## [Source]
________________________
1. Since it is given that $Q$ is $\left(\left(\mathcal{A}_1\otimes\mathcal{A}_2\right)/\mathfrak{B}\right)$-measurable, all that's left to check is that for all $B_3\in\mathcal{A}_3$ and all $B_{1,2}\in\mathcal{A}_1\otimes\mathcal{A}_2$,

   $$\int_{B_{1,2}}Q\left(\omega,B_3\right)\space P_{X_1,X_2}\left(d\omega\right)=P\left(\left(X_1,X_2\right)\in B_{1,2},X_3\in B_3\right)$$

   Fix $B_3\in\mathcal{A}_3$. First assume that $B_{1,2}$ is a rectangle: $B_{1,2}=B_1\times B_2$ for some $B_1\in\mathcal{A}_1,B_2\in\mathcal{A}_2$. Then

   $$\begin{array}{lcl}

   \int_{B_{1,2}}Q\left(\omega,B_3\right)\space P_{X_1,X_2}\left(d\omega\right) & = & \int_{B_1}\int_{B_2}Q\left(\left(\omega_1,\omega_2\right),B_3\right)\space P_{X_2}\left(d\omega_2\right)P_{X_1}\left(d\omega_1\right) \

   & = & \int_{B_1}\int_{B_2}Q_{\omega_1}\left(\omega_2,B_3\right)\space P_{X_2}\left(d\omega_2\right)P_{X_1}\left(d\omega_1\right) \

   & = & \int_{B_1}P_{\omega_1}\left(X_2\in B_2,X_3\in B_3\right)P_{X_1}\left(d\omega_1\right) \

   & = & P\left(X_1\in B_1, X_2\in B_2, X_3\in B_3\right) \

   & = & P\left(\left(X_1,X_2\right)\in B_{1,2}, X_3\in B_3\right)
________________________
## [Collected material]

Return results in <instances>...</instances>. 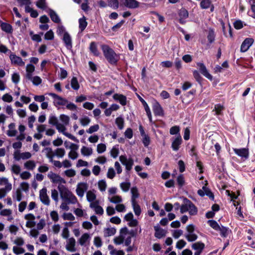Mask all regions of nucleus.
<instances>
[{"instance_id": "nucleus-1", "label": "nucleus", "mask_w": 255, "mask_h": 255, "mask_svg": "<svg viewBox=\"0 0 255 255\" xmlns=\"http://www.w3.org/2000/svg\"><path fill=\"white\" fill-rule=\"evenodd\" d=\"M58 189L60 193V196L63 201H66L69 204H75L78 203V206L81 207L78 203V199L74 194L66 186L59 185Z\"/></svg>"}, {"instance_id": "nucleus-2", "label": "nucleus", "mask_w": 255, "mask_h": 255, "mask_svg": "<svg viewBox=\"0 0 255 255\" xmlns=\"http://www.w3.org/2000/svg\"><path fill=\"white\" fill-rule=\"evenodd\" d=\"M48 123L50 125L55 126L59 132L62 133L69 139L76 142H79V140L75 136L70 133L66 132V128H64L63 125H61V123L58 122V119L55 116L51 115L49 116Z\"/></svg>"}, {"instance_id": "nucleus-3", "label": "nucleus", "mask_w": 255, "mask_h": 255, "mask_svg": "<svg viewBox=\"0 0 255 255\" xmlns=\"http://www.w3.org/2000/svg\"><path fill=\"white\" fill-rule=\"evenodd\" d=\"M104 55L109 63L116 65L120 59L119 54H117L113 49L106 44L101 46Z\"/></svg>"}, {"instance_id": "nucleus-4", "label": "nucleus", "mask_w": 255, "mask_h": 255, "mask_svg": "<svg viewBox=\"0 0 255 255\" xmlns=\"http://www.w3.org/2000/svg\"><path fill=\"white\" fill-rule=\"evenodd\" d=\"M197 208L192 202L187 199L184 200V204L180 207L181 214L188 212L190 215H195L197 213Z\"/></svg>"}, {"instance_id": "nucleus-5", "label": "nucleus", "mask_w": 255, "mask_h": 255, "mask_svg": "<svg viewBox=\"0 0 255 255\" xmlns=\"http://www.w3.org/2000/svg\"><path fill=\"white\" fill-rule=\"evenodd\" d=\"M66 142H65V145H66ZM65 147L66 148L68 147L69 148H70L71 149L70 151H69V152L68 153V157L69 158H70L72 160H75L78 158V153L77 152V151L79 148L78 145L73 143H71L70 144V145H69V146H68L67 145H65Z\"/></svg>"}, {"instance_id": "nucleus-6", "label": "nucleus", "mask_w": 255, "mask_h": 255, "mask_svg": "<svg viewBox=\"0 0 255 255\" xmlns=\"http://www.w3.org/2000/svg\"><path fill=\"white\" fill-rule=\"evenodd\" d=\"M48 178L51 182L54 184H65L66 181L62 178L59 175L55 173L52 171L48 172L47 174Z\"/></svg>"}, {"instance_id": "nucleus-7", "label": "nucleus", "mask_w": 255, "mask_h": 255, "mask_svg": "<svg viewBox=\"0 0 255 255\" xmlns=\"http://www.w3.org/2000/svg\"><path fill=\"white\" fill-rule=\"evenodd\" d=\"M128 234V230L127 227L122 228L120 231V235L119 236L116 237L114 239V242L117 245L123 244L127 235Z\"/></svg>"}, {"instance_id": "nucleus-8", "label": "nucleus", "mask_w": 255, "mask_h": 255, "mask_svg": "<svg viewBox=\"0 0 255 255\" xmlns=\"http://www.w3.org/2000/svg\"><path fill=\"white\" fill-rule=\"evenodd\" d=\"M120 161L126 166V169L129 171L133 165V160L131 158H127L126 155H121L119 157Z\"/></svg>"}, {"instance_id": "nucleus-9", "label": "nucleus", "mask_w": 255, "mask_h": 255, "mask_svg": "<svg viewBox=\"0 0 255 255\" xmlns=\"http://www.w3.org/2000/svg\"><path fill=\"white\" fill-rule=\"evenodd\" d=\"M39 199L41 202L46 206H49L50 200L47 195V190L45 187L43 188L39 191Z\"/></svg>"}, {"instance_id": "nucleus-10", "label": "nucleus", "mask_w": 255, "mask_h": 255, "mask_svg": "<svg viewBox=\"0 0 255 255\" xmlns=\"http://www.w3.org/2000/svg\"><path fill=\"white\" fill-rule=\"evenodd\" d=\"M9 57L12 65L19 66H23L25 65V62L23 61L22 58L17 56L13 52L10 53Z\"/></svg>"}, {"instance_id": "nucleus-11", "label": "nucleus", "mask_w": 255, "mask_h": 255, "mask_svg": "<svg viewBox=\"0 0 255 255\" xmlns=\"http://www.w3.org/2000/svg\"><path fill=\"white\" fill-rule=\"evenodd\" d=\"M88 185L86 182H80L77 185L76 193L77 195L82 198L84 195L85 192L88 189Z\"/></svg>"}, {"instance_id": "nucleus-12", "label": "nucleus", "mask_w": 255, "mask_h": 255, "mask_svg": "<svg viewBox=\"0 0 255 255\" xmlns=\"http://www.w3.org/2000/svg\"><path fill=\"white\" fill-rule=\"evenodd\" d=\"M24 218L27 220L25 224L26 227L31 228L35 226V216L33 214L31 213L27 214L24 215Z\"/></svg>"}, {"instance_id": "nucleus-13", "label": "nucleus", "mask_w": 255, "mask_h": 255, "mask_svg": "<svg viewBox=\"0 0 255 255\" xmlns=\"http://www.w3.org/2000/svg\"><path fill=\"white\" fill-rule=\"evenodd\" d=\"M235 153L242 158L247 159L249 156V151L248 148H233Z\"/></svg>"}, {"instance_id": "nucleus-14", "label": "nucleus", "mask_w": 255, "mask_h": 255, "mask_svg": "<svg viewBox=\"0 0 255 255\" xmlns=\"http://www.w3.org/2000/svg\"><path fill=\"white\" fill-rule=\"evenodd\" d=\"M197 66L200 73L209 80H212V76L208 72L205 65L201 62L197 63Z\"/></svg>"}, {"instance_id": "nucleus-15", "label": "nucleus", "mask_w": 255, "mask_h": 255, "mask_svg": "<svg viewBox=\"0 0 255 255\" xmlns=\"http://www.w3.org/2000/svg\"><path fill=\"white\" fill-rule=\"evenodd\" d=\"M86 199L90 204L100 201L97 199L96 191L95 189L89 190L86 192Z\"/></svg>"}, {"instance_id": "nucleus-16", "label": "nucleus", "mask_w": 255, "mask_h": 255, "mask_svg": "<svg viewBox=\"0 0 255 255\" xmlns=\"http://www.w3.org/2000/svg\"><path fill=\"white\" fill-rule=\"evenodd\" d=\"M89 207L97 215H102L104 214V209L100 206V201H96L94 203L90 204Z\"/></svg>"}, {"instance_id": "nucleus-17", "label": "nucleus", "mask_w": 255, "mask_h": 255, "mask_svg": "<svg viewBox=\"0 0 255 255\" xmlns=\"http://www.w3.org/2000/svg\"><path fill=\"white\" fill-rule=\"evenodd\" d=\"M247 232L249 234L247 236L248 245L253 248H255V232H253L250 229L247 230Z\"/></svg>"}, {"instance_id": "nucleus-18", "label": "nucleus", "mask_w": 255, "mask_h": 255, "mask_svg": "<svg viewBox=\"0 0 255 255\" xmlns=\"http://www.w3.org/2000/svg\"><path fill=\"white\" fill-rule=\"evenodd\" d=\"M254 40L251 38H246L241 46V52H246L254 43Z\"/></svg>"}, {"instance_id": "nucleus-19", "label": "nucleus", "mask_w": 255, "mask_h": 255, "mask_svg": "<svg viewBox=\"0 0 255 255\" xmlns=\"http://www.w3.org/2000/svg\"><path fill=\"white\" fill-rule=\"evenodd\" d=\"M152 110L155 116H163L164 115L162 108L159 103L156 101L153 103Z\"/></svg>"}, {"instance_id": "nucleus-20", "label": "nucleus", "mask_w": 255, "mask_h": 255, "mask_svg": "<svg viewBox=\"0 0 255 255\" xmlns=\"http://www.w3.org/2000/svg\"><path fill=\"white\" fill-rule=\"evenodd\" d=\"M192 248L195 251L194 255H200L205 248V244L202 242H198L193 244Z\"/></svg>"}, {"instance_id": "nucleus-21", "label": "nucleus", "mask_w": 255, "mask_h": 255, "mask_svg": "<svg viewBox=\"0 0 255 255\" xmlns=\"http://www.w3.org/2000/svg\"><path fill=\"white\" fill-rule=\"evenodd\" d=\"M76 240L72 237L67 239L66 245V249L67 251L74 252L76 251L75 248Z\"/></svg>"}, {"instance_id": "nucleus-22", "label": "nucleus", "mask_w": 255, "mask_h": 255, "mask_svg": "<svg viewBox=\"0 0 255 255\" xmlns=\"http://www.w3.org/2000/svg\"><path fill=\"white\" fill-rule=\"evenodd\" d=\"M182 143V138L180 134L174 138L172 142L171 148L174 151H177L180 148V145Z\"/></svg>"}, {"instance_id": "nucleus-23", "label": "nucleus", "mask_w": 255, "mask_h": 255, "mask_svg": "<svg viewBox=\"0 0 255 255\" xmlns=\"http://www.w3.org/2000/svg\"><path fill=\"white\" fill-rule=\"evenodd\" d=\"M62 40L67 49H70L72 47V38L68 32L65 33L63 35Z\"/></svg>"}, {"instance_id": "nucleus-24", "label": "nucleus", "mask_w": 255, "mask_h": 255, "mask_svg": "<svg viewBox=\"0 0 255 255\" xmlns=\"http://www.w3.org/2000/svg\"><path fill=\"white\" fill-rule=\"evenodd\" d=\"M47 12L49 14L52 21L56 23H60L61 22V19L59 16L54 10L49 8Z\"/></svg>"}, {"instance_id": "nucleus-25", "label": "nucleus", "mask_w": 255, "mask_h": 255, "mask_svg": "<svg viewBox=\"0 0 255 255\" xmlns=\"http://www.w3.org/2000/svg\"><path fill=\"white\" fill-rule=\"evenodd\" d=\"M154 229L155 230L154 236L156 238L161 239L166 236V231L160 228L158 226H154Z\"/></svg>"}, {"instance_id": "nucleus-26", "label": "nucleus", "mask_w": 255, "mask_h": 255, "mask_svg": "<svg viewBox=\"0 0 255 255\" xmlns=\"http://www.w3.org/2000/svg\"><path fill=\"white\" fill-rule=\"evenodd\" d=\"M0 27L1 30L5 32L6 33H12L13 32V28L12 26L6 22H3L2 21H0Z\"/></svg>"}, {"instance_id": "nucleus-27", "label": "nucleus", "mask_w": 255, "mask_h": 255, "mask_svg": "<svg viewBox=\"0 0 255 255\" xmlns=\"http://www.w3.org/2000/svg\"><path fill=\"white\" fill-rule=\"evenodd\" d=\"M46 156L50 161H53V158L54 157V151L50 147H46L43 150Z\"/></svg>"}, {"instance_id": "nucleus-28", "label": "nucleus", "mask_w": 255, "mask_h": 255, "mask_svg": "<svg viewBox=\"0 0 255 255\" xmlns=\"http://www.w3.org/2000/svg\"><path fill=\"white\" fill-rule=\"evenodd\" d=\"M113 98L115 100L119 101L122 106L127 104V98L123 95L115 94L113 95Z\"/></svg>"}, {"instance_id": "nucleus-29", "label": "nucleus", "mask_w": 255, "mask_h": 255, "mask_svg": "<svg viewBox=\"0 0 255 255\" xmlns=\"http://www.w3.org/2000/svg\"><path fill=\"white\" fill-rule=\"evenodd\" d=\"M179 22L181 24L185 22V19L188 17V12L185 9H181L179 12Z\"/></svg>"}, {"instance_id": "nucleus-30", "label": "nucleus", "mask_w": 255, "mask_h": 255, "mask_svg": "<svg viewBox=\"0 0 255 255\" xmlns=\"http://www.w3.org/2000/svg\"><path fill=\"white\" fill-rule=\"evenodd\" d=\"M67 101L66 99L60 96L56 101H53V103L55 107L59 108L60 106H65Z\"/></svg>"}, {"instance_id": "nucleus-31", "label": "nucleus", "mask_w": 255, "mask_h": 255, "mask_svg": "<svg viewBox=\"0 0 255 255\" xmlns=\"http://www.w3.org/2000/svg\"><path fill=\"white\" fill-rule=\"evenodd\" d=\"M90 239V235L88 233H84L80 238L78 242L81 246H85L87 242H89Z\"/></svg>"}, {"instance_id": "nucleus-32", "label": "nucleus", "mask_w": 255, "mask_h": 255, "mask_svg": "<svg viewBox=\"0 0 255 255\" xmlns=\"http://www.w3.org/2000/svg\"><path fill=\"white\" fill-rule=\"evenodd\" d=\"M124 4L129 8H135L138 6V2L135 0H125Z\"/></svg>"}, {"instance_id": "nucleus-33", "label": "nucleus", "mask_w": 255, "mask_h": 255, "mask_svg": "<svg viewBox=\"0 0 255 255\" xmlns=\"http://www.w3.org/2000/svg\"><path fill=\"white\" fill-rule=\"evenodd\" d=\"M2 185H4V187L7 190H11L12 189V185L6 177H1L0 178V186Z\"/></svg>"}, {"instance_id": "nucleus-34", "label": "nucleus", "mask_w": 255, "mask_h": 255, "mask_svg": "<svg viewBox=\"0 0 255 255\" xmlns=\"http://www.w3.org/2000/svg\"><path fill=\"white\" fill-rule=\"evenodd\" d=\"M81 153L84 156H89L93 154V149L90 147L83 146L81 148Z\"/></svg>"}, {"instance_id": "nucleus-35", "label": "nucleus", "mask_w": 255, "mask_h": 255, "mask_svg": "<svg viewBox=\"0 0 255 255\" xmlns=\"http://www.w3.org/2000/svg\"><path fill=\"white\" fill-rule=\"evenodd\" d=\"M108 200L112 203L118 204L123 202V199L120 195H114L113 196H108Z\"/></svg>"}, {"instance_id": "nucleus-36", "label": "nucleus", "mask_w": 255, "mask_h": 255, "mask_svg": "<svg viewBox=\"0 0 255 255\" xmlns=\"http://www.w3.org/2000/svg\"><path fill=\"white\" fill-rule=\"evenodd\" d=\"M59 120L62 122L61 125H63L64 128H66V126H68L69 124L70 118L66 115H60L59 116Z\"/></svg>"}, {"instance_id": "nucleus-37", "label": "nucleus", "mask_w": 255, "mask_h": 255, "mask_svg": "<svg viewBox=\"0 0 255 255\" xmlns=\"http://www.w3.org/2000/svg\"><path fill=\"white\" fill-rule=\"evenodd\" d=\"M130 192L131 193V203L135 202L136 199L139 197L138 189L136 187H133L131 188Z\"/></svg>"}, {"instance_id": "nucleus-38", "label": "nucleus", "mask_w": 255, "mask_h": 255, "mask_svg": "<svg viewBox=\"0 0 255 255\" xmlns=\"http://www.w3.org/2000/svg\"><path fill=\"white\" fill-rule=\"evenodd\" d=\"M97 184L98 189L101 192H104L106 191L107 187V184L105 179L100 180L98 181Z\"/></svg>"}, {"instance_id": "nucleus-39", "label": "nucleus", "mask_w": 255, "mask_h": 255, "mask_svg": "<svg viewBox=\"0 0 255 255\" xmlns=\"http://www.w3.org/2000/svg\"><path fill=\"white\" fill-rule=\"evenodd\" d=\"M90 50L94 55L98 56L100 55V52L97 48V46L95 42H92L90 43L89 47Z\"/></svg>"}, {"instance_id": "nucleus-40", "label": "nucleus", "mask_w": 255, "mask_h": 255, "mask_svg": "<svg viewBox=\"0 0 255 255\" xmlns=\"http://www.w3.org/2000/svg\"><path fill=\"white\" fill-rule=\"evenodd\" d=\"M24 167L26 169L33 170L36 167V163L34 160H29L24 163Z\"/></svg>"}, {"instance_id": "nucleus-41", "label": "nucleus", "mask_w": 255, "mask_h": 255, "mask_svg": "<svg viewBox=\"0 0 255 255\" xmlns=\"http://www.w3.org/2000/svg\"><path fill=\"white\" fill-rule=\"evenodd\" d=\"M54 157L56 156L59 158H63L65 154V150L63 148H57L54 150Z\"/></svg>"}, {"instance_id": "nucleus-42", "label": "nucleus", "mask_w": 255, "mask_h": 255, "mask_svg": "<svg viewBox=\"0 0 255 255\" xmlns=\"http://www.w3.org/2000/svg\"><path fill=\"white\" fill-rule=\"evenodd\" d=\"M116 233V230L114 228H108L104 230V235L106 237L113 236Z\"/></svg>"}, {"instance_id": "nucleus-43", "label": "nucleus", "mask_w": 255, "mask_h": 255, "mask_svg": "<svg viewBox=\"0 0 255 255\" xmlns=\"http://www.w3.org/2000/svg\"><path fill=\"white\" fill-rule=\"evenodd\" d=\"M31 157V154L29 152H22L19 154L18 157H15V158L17 160H19L20 159L25 160L29 159Z\"/></svg>"}, {"instance_id": "nucleus-44", "label": "nucleus", "mask_w": 255, "mask_h": 255, "mask_svg": "<svg viewBox=\"0 0 255 255\" xmlns=\"http://www.w3.org/2000/svg\"><path fill=\"white\" fill-rule=\"evenodd\" d=\"M217 231H219L220 235L223 237H227L229 232V228L223 226H220L219 229Z\"/></svg>"}, {"instance_id": "nucleus-45", "label": "nucleus", "mask_w": 255, "mask_h": 255, "mask_svg": "<svg viewBox=\"0 0 255 255\" xmlns=\"http://www.w3.org/2000/svg\"><path fill=\"white\" fill-rule=\"evenodd\" d=\"M131 204L135 215L137 216H139L141 212L140 206L136 203V202H132L131 203Z\"/></svg>"}, {"instance_id": "nucleus-46", "label": "nucleus", "mask_w": 255, "mask_h": 255, "mask_svg": "<svg viewBox=\"0 0 255 255\" xmlns=\"http://www.w3.org/2000/svg\"><path fill=\"white\" fill-rule=\"evenodd\" d=\"M215 38V34L213 29L209 28L207 35V39L210 43H212Z\"/></svg>"}, {"instance_id": "nucleus-47", "label": "nucleus", "mask_w": 255, "mask_h": 255, "mask_svg": "<svg viewBox=\"0 0 255 255\" xmlns=\"http://www.w3.org/2000/svg\"><path fill=\"white\" fill-rule=\"evenodd\" d=\"M43 33L41 32L40 34H34L32 31L29 32V35L31 36V38L33 41L40 42L41 41V38L40 35H43Z\"/></svg>"}, {"instance_id": "nucleus-48", "label": "nucleus", "mask_w": 255, "mask_h": 255, "mask_svg": "<svg viewBox=\"0 0 255 255\" xmlns=\"http://www.w3.org/2000/svg\"><path fill=\"white\" fill-rule=\"evenodd\" d=\"M71 86L74 90H78L80 88V85L77 78L73 77L71 80Z\"/></svg>"}, {"instance_id": "nucleus-49", "label": "nucleus", "mask_w": 255, "mask_h": 255, "mask_svg": "<svg viewBox=\"0 0 255 255\" xmlns=\"http://www.w3.org/2000/svg\"><path fill=\"white\" fill-rule=\"evenodd\" d=\"M186 239L189 242H193L197 240V236L194 232L187 233L185 235Z\"/></svg>"}, {"instance_id": "nucleus-50", "label": "nucleus", "mask_w": 255, "mask_h": 255, "mask_svg": "<svg viewBox=\"0 0 255 255\" xmlns=\"http://www.w3.org/2000/svg\"><path fill=\"white\" fill-rule=\"evenodd\" d=\"M79 28L81 31H83L87 26V22L85 17L79 19Z\"/></svg>"}, {"instance_id": "nucleus-51", "label": "nucleus", "mask_w": 255, "mask_h": 255, "mask_svg": "<svg viewBox=\"0 0 255 255\" xmlns=\"http://www.w3.org/2000/svg\"><path fill=\"white\" fill-rule=\"evenodd\" d=\"M120 186L123 191L127 192L129 189L130 183L129 182H123L120 183Z\"/></svg>"}, {"instance_id": "nucleus-52", "label": "nucleus", "mask_w": 255, "mask_h": 255, "mask_svg": "<svg viewBox=\"0 0 255 255\" xmlns=\"http://www.w3.org/2000/svg\"><path fill=\"white\" fill-rule=\"evenodd\" d=\"M91 122V119L87 116H84L80 119V123L82 126L85 127Z\"/></svg>"}, {"instance_id": "nucleus-53", "label": "nucleus", "mask_w": 255, "mask_h": 255, "mask_svg": "<svg viewBox=\"0 0 255 255\" xmlns=\"http://www.w3.org/2000/svg\"><path fill=\"white\" fill-rule=\"evenodd\" d=\"M11 172L16 175H20L21 168L19 165L17 164H13L11 167Z\"/></svg>"}, {"instance_id": "nucleus-54", "label": "nucleus", "mask_w": 255, "mask_h": 255, "mask_svg": "<svg viewBox=\"0 0 255 255\" xmlns=\"http://www.w3.org/2000/svg\"><path fill=\"white\" fill-rule=\"evenodd\" d=\"M11 51L3 44H0V53L7 54L8 56L11 53Z\"/></svg>"}, {"instance_id": "nucleus-55", "label": "nucleus", "mask_w": 255, "mask_h": 255, "mask_svg": "<svg viewBox=\"0 0 255 255\" xmlns=\"http://www.w3.org/2000/svg\"><path fill=\"white\" fill-rule=\"evenodd\" d=\"M116 124L120 129H122L124 127V120L122 117H118L116 119Z\"/></svg>"}, {"instance_id": "nucleus-56", "label": "nucleus", "mask_w": 255, "mask_h": 255, "mask_svg": "<svg viewBox=\"0 0 255 255\" xmlns=\"http://www.w3.org/2000/svg\"><path fill=\"white\" fill-rule=\"evenodd\" d=\"M110 154L112 157L115 158L118 157L119 154V150L118 146H114L112 148Z\"/></svg>"}, {"instance_id": "nucleus-57", "label": "nucleus", "mask_w": 255, "mask_h": 255, "mask_svg": "<svg viewBox=\"0 0 255 255\" xmlns=\"http://www.w3.org/2000/svg\"><path fill=\"white\" fill-rule=\"evenodd\" d=\"M211 4V0H202L200 2V6L202 9L209 8Z\"/></svg>"}, {"instance_id": "nucleus-58", "label": "nucleus", "mask_w": 255, "mask_h": 255, "mask_svg": "<svg viewBox=\"0 0 255 255\" xmlns=\"http://www.w3.org/2000/svg\"><path fill=\"white\" fill-rule=\"evenodd\" d=\"M224 107L221 104H217L215 105L214 111L215 112V114L219 115L222 114V111L224 110Z\"/></svg>"}, {"instance_id": "nucleus-59", "label": "nucleus", "mask_w": 255, "mask_h": 255, "mask_svg": "<svg viewBox=\"0 0 255 255\" xmlns=\"http://www.w3.org/2000/svg\"><path fill=\"white\" fill-rule=\"evenodd\" d=\"M36 5L38 8L42 9H45L47 8L45 0H38Z\"/></svg>"}, {"instance_id": "nucleus-60", "label": "nucleus", "mask_w": 255, "mask_h": 255, "mask_svg": "<svg viewBox=\"0 0 255 255\" xmlns=\"http://www.w3.org/2000/svg\"><path fill=\"white\" fill-rule=\"evenodd\" d=\"M99 126L98 124L91 126L88 129L86 130V132L88 133L92 134L95 132L97 131L99 129Z\"/></svg>"}, {"instance_id": "nucleus-61", "label": "nucleus", "mask_w": 255, "mask_h": 255, "mask_svg": "<svg viewBox=\"0 0 255 255\" xmlns=\"http://www.w3.org/2000/svg\"><path fill=\"white\" fill-rule=\"evenodd\" d=\"M59 193L57 190L52 189L51 190V198L56 202L57 203L59 201Z\"/></svg>"}, {"instance_id": "nucleus-62", "label": "nucleus", "mask_w": 255, "mask_h": 255, "mask_svg": "<svg viewBox=\"0 0 255 255\" xmlns=\"http://www.w3.org/2000/svg\"><path fill=\"white\" fill-rule=\"evenodd\" d=\"M208 223L211 227H212L216 231L218 230L219 229V227L220 226L215 220H209L208 221Z\"/></svg>"}, {"instance_id": "nucleus-63", "label": "nucleus", "mask_w": 255, "mask_h": 255, "mask_svg": "<svg viewBox=\"0 0 255 255\" xmlns=\"http://www.w3.org/2000/svg\"><path fill=\"white\" fill-rule=\"evenodd\" d=\"M13 198L14 200L18 202L20 201L22 198V194L20 190H17L15 194L13 195Z\"/></svg>"}, {"instance_id": "nucleus-64", "label": "nucleus", "mask_w": 255, "mask_h": 255, "mask_svg": "<svg viewBox=\"0 0 255 255\" xmlns=\"http://www.w3.org/2000/svg\"><path fill=\"white\" fill-rule=\"evenodd\" d=\"M30 81L35 86H38L42 82V79L38 76H34Z\"/></svg>"}]
</instances>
________________________
## [Prompt A]
Answer these questions from the proof, one per line:
(i) What measurability property of $Q$ is given at the start?
(ii) Which set is fixed before the rectangle case is taken up?
(iii) In the first case considered, what form is $B_{1,2}$ assumed to have?
## [Prompt B]
Decide whether each statement agrees with the proof, answering yes or no and quoting the words that settle it:
(i) The proof sets out to show that $Q$ is measurable.
(ii) The set $B_3$ is fixed as an element of $\mathcal{A}_2$.
(iii) The proof first treats the case where $B_{1,2}$ is a rectangle.

## [Full solution A]
(i) $Q$ is $\left(\left(\mathcal{A}_1\otimes\mathcal{A}_2\right)/\mathfrak{B}\right)$-measurable.
(ii) $B_3$, an element of $\mathcal{A}_3$.
(iii) A rectangle $B_1\times B_2$ for some $B_1\in\mathcal{A}_1$ and $B_2\in\mathcal{A}_2$.

## [Full solution B]
(i) No: "Since it is given that $Q$ is $\left(\left(\mathcal{A}_1\otimes\mathcal{A}_2\right)/\mathfrak{B}\right)$-measurable"
(ii) No: "Fix $B_3\in\mathcal{A}_3$."
(iii) Yes: "First assume that $B_{1,2}$ is a rectangle"